SCM業務の評価を実効利益で行うことで、収益性の改善に繋げることができます。粗利は見込めても、原材料の調達から製造、輸送、保管に至る販管費を引いての実効利益はマイナスとなる状況や、そのコスト増要因も分析できます。
そして、収益を最大化させるためのPSI(生産・販売・在庫)のシミュレーションにもAnaplanは活用できます。
(3) さらなる高度化に向けたAI・最適化エンジン
製造業を取り巻く環境が非常に大きく変化する中、迅速に対応するためにはデータドリブンのものづくりを高度化させる必要があると考えます。
そこで、NECのAI技術を用いたソリューションについて、導入事例を通じてご紹介します。
まずは、量子コンピューティングによる生産計画最適化。
NECの生産子会社であるNECプラットフォームズに導入したもので、量子アニーリング技術を用いて様々な生産条件・制約条件による膨大な組み合わせの中から最適な条件を自動的にナビゲーションするというものです。
これによって段取り工数50%削減、設備稼働率15%向上、立案工数90%削減といった成果に繋げています。
また、意図学習を活用すれば熟練者の意思決定履歴データから、背後にある「意図」として最適化指標を学習し、その意思決定を模倣することで属人的な業務のAIによる自動化を実現できます。
次に、飲料メーカー様向けの新製品需要予測。
類似性判断によりベンチマーク商品を選定し、新製品との差異分析によって需要を予測するというものです。
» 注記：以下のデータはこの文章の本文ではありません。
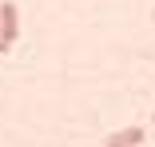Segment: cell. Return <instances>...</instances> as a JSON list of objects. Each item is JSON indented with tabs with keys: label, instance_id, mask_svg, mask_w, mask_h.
Returning a JSON list of instances; mask_svg holds the SVG:
<instances>
[{
	"label": "cell",
	"instance_id": "cell-2",
	"mask_svg": "<svg viewBox=\"0 0 155 147\" xmlns=\"http://www.w3.org/2000/svg\"><path fill=\"white\" fill-rule=\"evenodd\" d=\"M143 143V127H123V131H111L104 147H139Z\"/></svg>",
	"mask_w": 155,
	"mask_h": 147
},
{
	"label": "cell",
	"instance_id": "cell-3",
	"mask_svg": "<svg viewBox=\"0 0 155 147\" xmlns=\"http://www.w3.org/2000/svg\"><path fill=\"white\" fill-rule=\"evenodd\" d=\"M8 48H12V44H4V40H0V56H4V52H8Z\"/></svg>",
	"mask_w": 155,
	"mask_h": 147
},
{
	"label": "cell",
	"instance_id": "cell-1",
	"mask_svg": "<svg viewBox=\"0 0 155 147\" xmlns=\"http://www.w3.org/2000/svg\"><path fill=\"white\" fill-rule=\"evenodd\" d=\"M16 36H20V8L12 0H4V4H0V40L12 44Z\"/></svg>",
	"mask_w": 155,
	"mask_h": 147
}]
</instances>
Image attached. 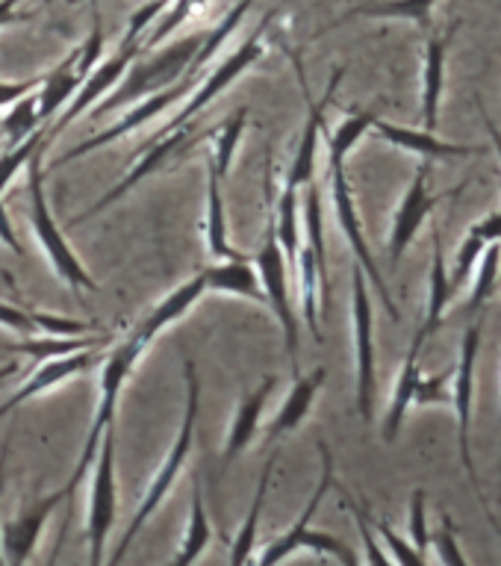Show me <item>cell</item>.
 I'll return each instance as SVG.
<instances>
[{
  "label": "cell",
  "mask_w": 501,
  "mask_h": 566,
  "mask_svg": "<svg viewBox=\"0 0 501 566\" xmlns=\"http://www.w3.org/2000/svg\"><path fill=\"white\" fill-rule=\"evenodd\" d=\"M184 378H186V410L184 419H180V428H177V437L171 442V449H168L166 460H163V467L154 472V481H150L148 493L142 499L139 511L131 520L127 531H124L122 543L115 548V555L109 557V564H118L124 555H127V548L136 539L142 528H145V522L157 513V507L163 504L168 493H171V486H175L177 475H180V469L186 467V460L192 454L195 449V424H198V410H201V378H198V366H195L192 357H184Z\"/></svg>",
  "instance_id": "cell-1"
},
{
  "label": "cell",
  "mask_w": 501,
  "mask_h": 566,
  "mask_svg": "<svg viewBox=\"0 0 501 566\" xmlns=\"http://www.w3.org/2000/svg\"><path fill=\"white\" fill-rule=\"evenodd\" d=\"M203 35L207 33L180 35V39L163 44V48L157 44V51L150 53V56H142L139 53L131 62V69L124 71L118 86L92 106V118H101V115L113 113L118 106L142 101V97L154 95L159 88H168L171 83H177L186 74V69H189V62L195 60L198 48L203 44Z\"/></svg>",
  "instance_id": "cell-2"
},
{
  "label": "cell",
  "mask_w": 501,
  "mask_h": 566,
  "mask_svg": "<svg viewBox=\"0 0 501 566\" xmlns=\"http://www.w3.org/2000/svg\"><path fill=\"white\" fill-rule=\"evenodd\" d=\"M44 148H48V139L33 150V157L27 163V192H30V224H33V233L42 245L48 263L56 272L65 286L71 290L95 292L97 283L95 277L86 272V265L80 263L77 251L69 245V239L60 230L56 219H53L51 203L44 198Z\"/></svg>",
  "instance_id": "cell-3"
},
{
  "label": "cell",
  "mask_w": 501,
  "mask_h": 566,
  "mask_svg": "<svg viewBox=\"0 0 501 566\" xmlns=\"http://www.w3.org/2000/svg\"><path fill=\"white\" fill-rule=\"evenodd\" d=\"M481 331H484V322L476 318L472 325L463 331V339H460L458 348V363L451 366V405L455 407V416H458V449H460V463L467 469L469 484H472V493H476L478 504L484 507L487 522L493 525V531L501 537V525L495 520L493 507L487 502L484 486H481V478H478L476 460H472V446H469V431H472V396H476V363H478V348H481Z\"/></svg>",
  "instance_id": "cell-4"
},
{
  "label": "cell",
  "mask_w": 501,
  "mask_h": 566,
  "mask_svg": "<svg viewBox=\"0 0 501 566\" xmlns=\"http://www.w3.org/2000/svg\"><path fill=\"white\" fill-rule=\"evenodd\" d=\"M148 345L150 343H145V339L133 331L118 348H113V352L104 357V366H101V401H97L95 419H92V428H88L86 446H83V454H80L77 467H74V475H71L69 484H65L69 495L77 490L80 481L86 478V472L92 469V463H95L97 446H101V437H104L106 424L115 422V407H118L122 387L127 384V378H131V371L136 369V363H139L142 354L148 352Z\"/></svg>",
  "instance_id": "cell-5"
},
{
  "label": "cell",
  "mask_w": 501,
  "mask_h": 566,
  "mask_svg": "<svg viewBox=\"0 0 501 566\" xmlns=\"http://www.w3.org/2000/svg\"><path fill=\"white\" fill-rule=\"evenodd\" d=\"M254 269L260 274V283H263L265 304L272 307L274 318L281 322L283 331V345H286V354H290L292 375H301L299 366V313H295V304H292V272L286 256H283V248L274 237V221H272V203H269V221H265V237L263 245L254 256Z\"/></svg>",
  "instance_id": "cell-6"
},
{
  "label": "cell",
  "mask_w": 501,
  "mask_h": 566,
  "mask_svg": "<svg viewBox=\"0 0 501 566\" xmlns=\"http://www.w3.org/2000/svg\"><path fill=\"white\" fill-rule=\"evenodd\" d=\"M92 486H88L86 504V543L88 564L97 566L104 560L106 539L115 525L118 513V484H115V428L106 424L101 446H97L95 463H92Z\"/></svg>",
  "instance_id": "cell-7"
},
{
  "label": "cell",
  "mask_w": 501,
  "mask_h": 566,
  "mask_svg": "<svg viewBox=\"0 0 501 566\" xmlns=\"http://www.w3.org/2000/svg\"><path fill=\"white\" fill-rule=\"evenodd\" d=\"M352 327H354V392H357V413L363 422L375 416V307H372L369 277L361 265L352 269Z\"/></svg>",
  "instance_id": "cell-8"
},
{
  "label": "cell",
  "mask_w": 501,
  "mask_h": 566,
  "mask_svg": "<svg viewBox=\"0 0 501 566\" xmlns=\"http://www.w3.org/2000/svg\"><path fill=\"white\" fill-rule=\"evenodd\" d=\"M212 130H203V133H195L192 124H180V127H175V130L163 133V136H154V139L148 142V148L142 150L139 157L133 159L131 168H127V175L118 180V184L113 186V189H106L101 198H97L92 207H88L83 216H77L74 219V224H80V221L92 219V216H101V212L109 207V203H115L118 198H124V195L131 192V189H136V186L145 180V177L157 175L159 168L171 166V163H177V159H184L189 150L198 145V142H203L207 136H210Z\"/></svg>",
  "instance_id": "cell-9"
},
{
  "label": "cell",
  "mask_w": 501,
  "mask_h": 566,
  "mask_svg": "<svg viewBox=\"0 0 501 566\" xmlns=\"http://www.w3.org/2000/svg\"><path fill=\"white\" fill-rule=\"evenodd\" d=\"M274 18H278V9H269L254 33L248 35L246 42L239 44L237 51L230 53L228 60H221L219 65H216V69L207 74V80H203V83H195L192 95H189V101H186L184 109H180V113H177L175 118H171V122H168L166 127L157 133V136H163V133H168V130H175V127H180V124H192V118H198V115H201L203 109H207V106H210L212 101H216V97H219L221 92H225V88L233 83V80H239L248 69H251V65H254V62H260V56L265 53V42H263L265 30H269V24H272ZM150 139H154V136H150Z\"/></svg>",
  "instance_id": "cell-10"
},
{
  "label": "cell",
  "mask_w": 501,
  "mask_h": 566,
  "mask_svg": "<svg viewBox=\"0 0 501 566\" xmlns=\"http://www.w3.org/2000/svg\"><path fill=\"white\" fill-rule=\"evenodd\" d=\"M327 166H331V195H334V212H336V221H340V230H343V237L348 239V245L354 251V263L361 265L369 283L378 290L380 295V304L387 307V313L393 318H401L398 316V307L393 295H389L387 283H384V274H380L378 263H375V256L369 251V242L363 237V224H361V216H357V203H354V195H352V184H348V177H345V157H334V154H327Z\"/></svg>",
  "instance_id": "cell-11"
},
{
  "label": "cell",
  "mask_w": 501,
  "mask_h": 566,
  "mask_svg": "<svg viewBox=\"0 0 501 566\" xmlns=\"http://www.w3.org/2000/svg\"><path fill=\"white\" fill-rule=\"evenodd\" d=\"M428 180H431V159H422V166L414 171V180H410V186L405 189V198H401L396 216H393V228H389V242H387L389 265H393V269H396L398 260L405 256V251L410 248L416 233L422 230L425 219L431 216L434 207H440L446 198H458V195L469 186V180H463V184L449 189V192L431 195Z\"/></svg>",
  "instance_id": "cell-12"
},
{
  "label": "cell",
  "mask_w": 501,
  "mask_h": 566,
  "mask_svg": "<svg viewBox=\"0 0 501 566\" xmlns=\"http://www.w3.org/2000/svg\"><path fill=\"white\" fill-rule=\"evenodd\" d=\"M195 83H198V77L184 74V77L177 80V83H171L168 88H159V92H154V95L142 97L139 104L131 106V109H127V113H124L113 127H106V130L95 133V136H88L86 142H80V145H74L71 150H65L60 159H53L51 168L69 166V163H74V159L86 157V154L104 148V145H109V142H118L122 136H127V133L139 130V127H145V124L154 122V118H159V115L166 113L168 106H175L177 101H184V97L192 95Z\"/></svg>",
  "instance_id": "cell-13"
},
{
  "label": "cell",
  "mask_w": 501,
  "mask_h": 566,
  "mask_svg": "<svg viewBox=\"0 0 501 566\" xmlns=\"http://www.w3.org/2000/svg\"><path fill=\"white\" fill-rule=\"evenodd\" d=\"M142 51H145V42H122L118 44V51H115L109 60L97 62L95 69L86 74V80L80 83V88L74 92V97L69 101V106H65L60 115H56V122H53L51 130H44V139H48V145H51L53 136H60L65 127H71V124L77 122L80 115L88 113V109H92V106L101 101V97L109 95V92L118 86V80L124 77V71L131 69V62L136 60Z\"/></svg>",
  "instance_id": "cell-14"
},
{
  "label": "cell",
  "mask_w": 501,
  "mask_h": 566,
  "mask_svg": "<svg viewBox=\"0 0 501 566\" xmlns=\"http://www.w3.org/2000/svg\"><path fill=\"white\" fill-rule=\"evenodd\" d=\"M65 499H69V490H65V486L56 490V493L35 495L24 511L18 513V516H12V520L0 528V546H3V557H7L9 564L18 566L33 557V548L35 543H39V537H42V531L44 525H48V520H51V513L56 511Z\"/></svg>",
  "instance_id": "cell-15"
},
{
  "label": "cell",
  "mask_w": 501,
  "mask_h": 566,
  "mask_svg": "<svg viewBox=\"0 0 501 566\" xmlns=\"http://www.w3.org/2000/svg\"><path fill=\"white\" fill-rule=\"evenodd\" d=\"M345 77V69H336L327 80V88L322 101H310L307 95V122H304V130H301V139H299V148H295V157H292V166H290V175H286V189H304V186L313 180L316 175V154H319V142L325 136V113H327V104L334 101L336 95V86L343 83Z\"/></svg>",
  "instance_id": "cell-16"
},
{
  "label": "cell",
  "mask_w": 501,
  "mask_h": 566,
  "mask_svg": "<svg viewBox=\"0 0 501 566\" xmlns=\"http://www.w3.org/2000/svg\"><path fill=\"white\" fill-rule=\"evenodd\" d=\"M97 363V348H83V352L65 354V357H51V360H39L30 378L21 384V389H15L12 396L0 405V419H7L9 413H15L18 407L30 401L33 396H42L48 389L60 387L65 380L77 378L83 371H88Z\"/></svg>",
  "instance_id": "cell-17"
},
{
  "label": "cell",
  "mask_w": 501,
  "mask_h": 566,
  "mask_svg": "<svg viewBox=\"0 0 501 566\" xmlns=\"http://www.w3.org/2000/svg\"><path fill=\"white\" fill-rule=\"evenodd\" d=\"M460 21L446 33H428L425 42V71H422V130H437L440 124V101L446 92V60H449V44L458 33Z\"/></svg>",
  "instance_id": "cell-18"
},
{
  "label": "cell",
  "mask_w": 501,
  "mask_h": 566,
  "mask_svg": "<svg viewBox=\"0 0 501 566\" xmlns=\"http://www.w3.org/2000/svg\"><path fill=\"white\" fill-rule=\"evenodd\" d=\"M372 130L378 133L380 139L396 145V148L416 154L422 159H446V157H478L487 154V145H460V142H446L437 139L431 130H410V127H398L393 122L375 118Z\"/></svg>",
  "instance_id": "cell-19"
},
{
  "label": "cell",
  "mask_w": 501,
  "mask_h": 566,
  "mask_svg": "<svg viewBox=\"0 0 501 566\" xmlns=\"http://www.w3.org/2000/svg\"><path fill=\"white\" fill-rule=\"evenodd\" d=\"M319 458H322V475H319L316 490H313V495H310V502L304 504L301 516L292 522L290 528L283 531L281 537H274L272 543H269V546L260 552V557H254V560H263V564H278V560H283V557L295 555V539H299L301 534L310 528V522H313V516H316L319 504H322V499L327 495V490L336 484V481H334V458H331V449H327L325 440H319Z\"/></svg>",
  "instance_id": "cell-20"
},
{
  "label": "cell",
  "mask_w": 501,
  "mask_h": 566,
  "mask_svg": "<svg viewBox=\"0 0 501 566\" xmlns=\"http://www.w3.org/2000/svg\"><path fill=\"white\" fill-rule=\"evenodd\" d=\"M203 292H207V277H203V269H201L195 277H189V281H184L180 286H175V290L168 292L166 298H159L157 304L150 307L148 316L142 318L139 325H136V334H139L145 343H154V339H157L168 325L180 322V318H184L186 313L201 301Z\"/></svg>",
  "instance_id": "cell-21"
},
{
  "label": "cell",
  "mask_w": 501,
  "mask_h": 566,
  "mask_svg": "<svg viewBox=\"0 0 501 566\" xmlns=\"http://www.w3.org/2000/svg\"><path fill=\"white\" fill-rule=\"evenodd\" d=\"M428 343V334L422 331H416L414 343L407 348L405 363H401V371H398L396 387H393V396H389V407H387V419H384V440L396 442L398 431H401V424H405L407 410L414 407V392L416 384L422 378V369H419V357H422V348Z\"/></svg>",
  "instance_id": "cell-22"
},
{
  "label": "cell",
  "mask_w": 501,
  "mask_h": 566,
  "mask_svg": "<svg viewBox=\"0 0 501 566\" xmlns=\"http://www.w3.org/2000/svg\"><path fill=\"white\" fill-rule=\"evenodd\" d=\"M274 384H278V378H274V375H265L263 384L251 389V392H248V396L237 405L233 422H230L228 428V440H225V451H221V463H225V467L233 463V460L248 449V442L257 437V431H260V419H263L265 401H269V396H272Z\"/></svg>",
  "instance_id": "cell-23"
},
{
  "label": "cell",
  "mask_w": 501,
  "mask_h": 566,
  "mask_svg": "<svg viewBox=\"0 0 501 566\" xmlns=\"http://www.w3.org/2000/svg\"><path fill=\"white\" fill-rule=\"evenodd\" d=\"M325 366H319V369H313L310 375H295V384H292V389L286 392V398H283L281 410L274 413V419L269 422V428H265V442H274L278 437H283V433H292L304 419H307L313 405H316V396L319 389H322V384H325Z\"/></svg>",
  "instance_id": "cell-24"
},
{
  "label": "cell",
  "mask_w": 501,
  "mask_h": 566,
  "mask_svg": "<svg viewBox=\"0 0 501 566\" xmlns=\"http://www.w3.org/2000/svg\"><path fill=\"white\" fill-rule=\"evenodd\" d=\"M203 277H207V290L248 298L254 304H265L263 283H260V274H257L251 256L239 254L228 256V260H216V263L203 269Z\"/></svg>",
  "instance_id": "cell-25"
},
{
  "label": "cell",
  "mask_w": 501,
  "mask_h": 566,
  "mask_svg": "<svg viewBox=\"0 0 501 566\" xmlns=\"http://www.w3.org/2000/svg\"><path fill=\"white\" fill-rule=\"evenodd\" d=\"M437 7V0H378V3H361V7L348 9L345 15H340L336 21H331L327 27H322L313 39L331 33L336 27L348 24L354 18H401V21H410L422 33H431V12Z\"/></svg>",
  "instance_id": "cell-26"
},
{
  "label": "cell",
  "mask_w": 501,
  "mask_h": 566,
  "mask_svg": "<svg viewBox=\"0 0 501 566\" xmlns=\"http://www.w3.org/2000/svg\"><path fill=\"white\" fill-rule=\"evenodd\" d=\"M74 62H77V48H74L60 65H53V69L42 77V86L35 88V101H39V118H42V124L56 118V115L69 106V101L80 88V83H83V80L77 77V71H74Z\"/></svg>",
  "instance_id": "cell-27"
},
{
  "label": "cell",
  "mask_w": 501,
  "mask_h": 566,
  "mask_svg": "<svg viewBox=\"0 0 501 566\" xmlns=\"http://www.w3.org/2000/svg\"><path fill=\"white\" fill-rule=\"evenodd\" d=\"M225 177L216 171V166H207V219H203V239H207V254L212 260H228L239 256V251L228 239V216H225V195H221Z\"/></svg>",
  "instance_id": "cell-28"
},
{
  "label": "cell",
  "mask_w": 501,
  "mask_h": 566,
  "mask_svg": "<svg viewBox=\"0 0 501 566\" xmlns=\"http://www.w3.org/2000/svg\"><path fill=\"white\" fill-rule=\"evenodd\" d=\"M493 242H501V210L490 212L487 219L476 221V224L467 230V237L460 242L458 254H455V265H451L449 272L451 290L458 292L460 286L469 281V274L476 269L481 251H484L487 245H493Z\"/></svg>",
  "instance_id": "cell-29"
},
{
  "label": "cell",
  "mask_w": 501,
  "mask_h": 566,
  "mask_svg": "<svg viewBox=\"0 0 501 566\" xmlns=\"http://www.w3.org/2000/svg\"><path fill=\"white\" fill-rule=\"evenodd\" d=\"M455 298V290L449 283V269H446V256H442V239H440V224H434V239H431V274H428V307H425V322L422 331L428 336L434 331H440L449 301Z\"/></svg>",
  "instance_id": "cell-30"
},
{
  "label": "cell",
  "mask_w": 501,
  "mask_h": 566,
  "mask_svg": "<svg viewBox=\"0 0 501 566\" xmlns=\"http://www.w3.org/2000/svg\"><path fill=\"white\" fill-rule=\"evenodd\" d=\"M44 142V130L39 127V130L33 133V136H27V139L15 142V145H7V150L0 154V242H7L15 254H21V242L15 239V233H12V224H9L7 219V207H3V192H7V186L15 180V175L21 171V168L30 163V157H33V150L39 148Z\"/></svg>",
  "instance_id": "cell-31"
},
{
  "label": "cell",
  "mask_w": 501,
  "mask_h": 566,
  "mask_svg": "<svg viewBox=\"0 0 501 566\" xmlns=\"http://www.w3.org/2000/svg\"><path fill=\"white\" fill-rule=\"evenodd\" d=\"M274 463H278V451H272V454H269V460H265L263 472H260V481H257L254 502H251V507H248L246 522L239 525L237 537H233V543H230V564L233 566L254 560L257 531H260V513H263L265 495H269V484H272Z\"/></svg>",
  "instance_id": "cell-32"
},
{
  "label": "cell",
  "mask_w": 501,
  "mask_h": 566,
  "mask_svg": "<svg viewBox=\"0 0 501 566\" xmlns=\"http://www.w3.org/2000/svg\"><path fill=\"white\" fill-rule=\"evenodd\" d=\"M307 198H304V239L313 248L319 265V281H322V307L327 310L331 304V277H327V248H325V216H322V195H319L316 180H310Z\"/></svg>",
  "instance_id": "cell-33"
},
{
  "label": "cell",
  "mask_w": 501,
  "mask_h": 566,
  "mask_svg": "<svg viewBox=\"0 0 501 566\" xmlns=\"http://www.w3.org/2000/svg\"><path fill=\"white\" fill-rule=\"evenodd\" d=\"M212 539V525L210 516H207V507H203V490L201 481L195 478L192 484V507H189V522H186L184 543H180V552L175 555L177 566H186L198 560L203 555V548L210 546Z\"/></svg>",
  "instance_id": "cell-34"
},
{
  "label": "cell",
  "mask_w": 501,
  "mask_h": 566,
  "mask_svg": "<svg viewBox=\"0 0 501 566\" xmlns=\"http://www.w3.org/2000/svg\"><path fill=\"white\" fill-rule=\"evenodd\" d=\"M248 127V106H239L225 118V122L212 130V166L221 177L230 175V166H233V157H237L239 142H242V133Z\"/></svg>",
  "instance_id": "cell-35"
},
{
  "label": "cell",
  "mask_w": 501,
  "mask_h": 566,
  "mask_svg": "<svg viewBox=\"0 0 501 566\" xmlns=\"http://www.w3.org/2000/svg\"><path fill=\"white\" fill-rule=\"evenodd\" d=\"M104 339L97 336H42V339H27V343L7 345L9 352L30 354L35 360H51V357H65V354L83 352V348H101Z\"/></svg>",
  "instance_id": "cell-36"
},
{
  "label": "cell",
  "mask_w": 501,
  "mask_h": 566,
  "mask_svg": "<svg viewBox=\"0 0 501 566\" xmlns=\"http://www.w3.org/2000/svg\"><path fill=\"white\" fill-rule=\"evenodd\" d=\"M478 274L476 283H472V295L467 301V313L469 316H476L481 313V307H487V301L493 298L495 286H499V269H501V242H493V245H487L478 256Z\"/></svg>",
  "instance_id": "cell-37"
},
{
  "label": "cell",
  "mask_w": 501,
  "mask_h": 566,
  "mask_svg": "<svg viewBox=\"0 0 501 566\" xmlns=\"http://www.w3.org/2000/svg\"><path fill=\"white\" fill-rule=\"evenodd\" d=\"M39 127H42V118H39V101H35V95H24L9 106L7 118L0 122V136L7 139V145H15V142L33 136Z\"/></svg>",
  "instance_id": "cell-38"
},
{
  "label": "cell",
  "mask_w": 501,
  "mask_h": 566,
  "mask_svg": "<svg viewBox=\"0 0 501 566\" xmlns=\"http://www.w3.org/2000/svg\"><path fill=\"white\" fill-rule=\"evenodd\" d=\"M378 115L372 113V109H361V113H352L348 118H343V124L336 127L334 133H327V154H334V157H348L352 148L357 142L372 130V122H375Z\"/></svg>",
  "instance_id": "cell-39"
},
{
  "label": "cell",
  "mask_w": 501,
  "mask_h": 566,
  "mask_svg": "<svg viewBox=\"0 0 501 566\" xmlns=\"http://www.w3.org/2000/svg\"><path fill=\"white\" fill-rule=\"evenodd\" d=\"M203 3H210V0H171V7L157 18V24L150 27V35L145 39V51L148 48H157L168 39V33H175L177 27L184 24L186 18L192 15L195 9H201Z\"/></svg>",
  "instance_id": "cell-40"
},
{
  "label": "cell",
  "mask_w": 501,
  "mask_h": 566,
  "mask_svg": "<svg viewBox=\"0 0 501 566\" xmlns=\"http://www.w3.org/2000/svg\"><path fill=\"white\" fill-rule=\"evenodd\" d=\"M407 531H410V543L419 555L428 560V548H431V531H428V504H425V490L416 486L410 493V513H407Z\"/></svg>",
  "instance_id": "cell-41"
},
{
  "label": "cell",
  "mask_w": 501,
  "mask_h": 566,
  "mask_svg": "<svg viewBox=\"0 0 501 566\" xmlns=\"http://www.w3.org/2000/svg\"><path fill=\"white\" fill-rule=\"evenodd\" d=\"M431 548L440 564L467 566V555H463L458 546V525H455V520H451L449 513H442L440 516V528L431 534Z\"/></svg>",
  "instance_id": "cell-42"
},
{
  "label": "cell",
  "mask_w": 501,
  "mask_h": 566,
  "mask_svg": "<svg viewBox=\"0 0 501 566\" xmlns=\"http://www.w3.org/2000/svg\"><path fill=\"white\" fill-rule=\"evenodd\" d=\"M366 520H369L372 531H375V534H378V537L387 543L389 560H396V564H425V557L416 552L414 543H407V539L398 537L396 531L389 528L384 520H375V516L369 513V507H366Z\"/></svg>",
  "instance_id": "cell-43"
},
{
  "label": "cell",
  "mask_w": 501,
  "mask_h": 566,
  "mask_svg": "<svg viewBox=\"0 0 501 566\" xmlns=\"http://www.w3.org/2000/svg\"><path fill=\"white\" fill-rule=\"evenodd\" d=\"M343 493V507L354 516V522H357V531H361L363 537V546H366V557H369L372 564H389V555L380 548L378 537H375V531H372L369 520H366V507L363 504H357L352 499V495L345 493V490H340Z\"/></svg>",
  "instance_id": "cell-44"
},
{
  "label": "cell",
  "mask_w": 501,
  "mask_h": 566,
  "mask_svg": "<svg viewBox=\"0 0 501 566\" xmlns=\"http://www.w3.org/2000/svg\"><path fill=\"white\" fill-rule=\"evenodd\" d=\"M414 405H451V369H446L442 375H428V378L422 375L419 384H416Z\"/></svg>",
  "instance_id": "cell-45"
},
{
  "label": "cell",
  "mask_w": 501,
  "mask_h": 566,
  "mask_svg": "<svg viewBox=\"0 0 501 566\" xmlns=\"http://www.w3.org/2000/svg\"><path fill=\"white\" fill-rule=\"evenodd\" d=\"M171 0H145V7H139L127 21V30H124L122 42H145V30L157 24V18L168 9Z\"/></svg>",
  "instance_id": "cell-46"
},
{
  "label": "cell",
  "mask_w": 501,
  "mask_h": 566,
  "mask_svg": "<svg viewBox=\"0 0 501 566\" xmlns=\"http://www.w3.org/2000/svg\"><path fill=\"white\" fill-rule=\"evenodd\" d=\"M30 316H33L39 331H48V334L53 336H83L95 327V325H88V322H77V318L48 316V313H39V310H30Z\"/></svg>",
  "instance_id": "cell-47"
},
{
  "label": "cell",
  "mask_w": 501,
  "mask_h": 566,
  "mask_svg": "<svg viewBox=\"0 0 501 566\" xmlns=\"http://www.w3.org/2000/svg\"><path fill=\"white\" fill-rule=\"evenodd\" d=\"M0 325L9 327V331H18V334H35L39 327H35L33 316H30V310L12 307L7 301H0Z\"/></svg>",
  "instance_id": "cell-48"
},
{
  "label": "cell",
  "mask_w": 501,
  "mask_h": 566,
  "mask_svg": "<svg viewBox=\"0 0 501 566\" xmlns=\"http://www.w3.org/2000/svg\"><path fill=\"white\" fill-rule=\"evenodd\" d=\"M39 86H42V77L18 80V83H12V80H0V109H3V106L15 104L18 97L33 95Z\"/></svg>",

NEC独自のAI技術と需要予測の専門知識を掛け合わせ、需要予測オペレーションの仕組みを創出しています。
これによって、売上機会損失、棚卸資産、在庫保管費、物流費など年間3億円の削減を見込んでいます。
次に、生成AIによる地方自治体の会計業務の効率化。
NECの生成AI「cotomi」により会計事務に関するデータを学習し、問い合わせ対応業務を自動化させています。
4. NECが考える将来の世界観
最後に、NECが考える将来の世界観についてです。
2030年に向けて様々な行動変容が起きていきます。その中で、企業は変化とともに進化が求められていくでしょう。そうした際に、NECは本日ご説明してきたようなソリューションを始め、データ活用の観点でお客様の企業価値向上に向けてご支援させていただければと考えております。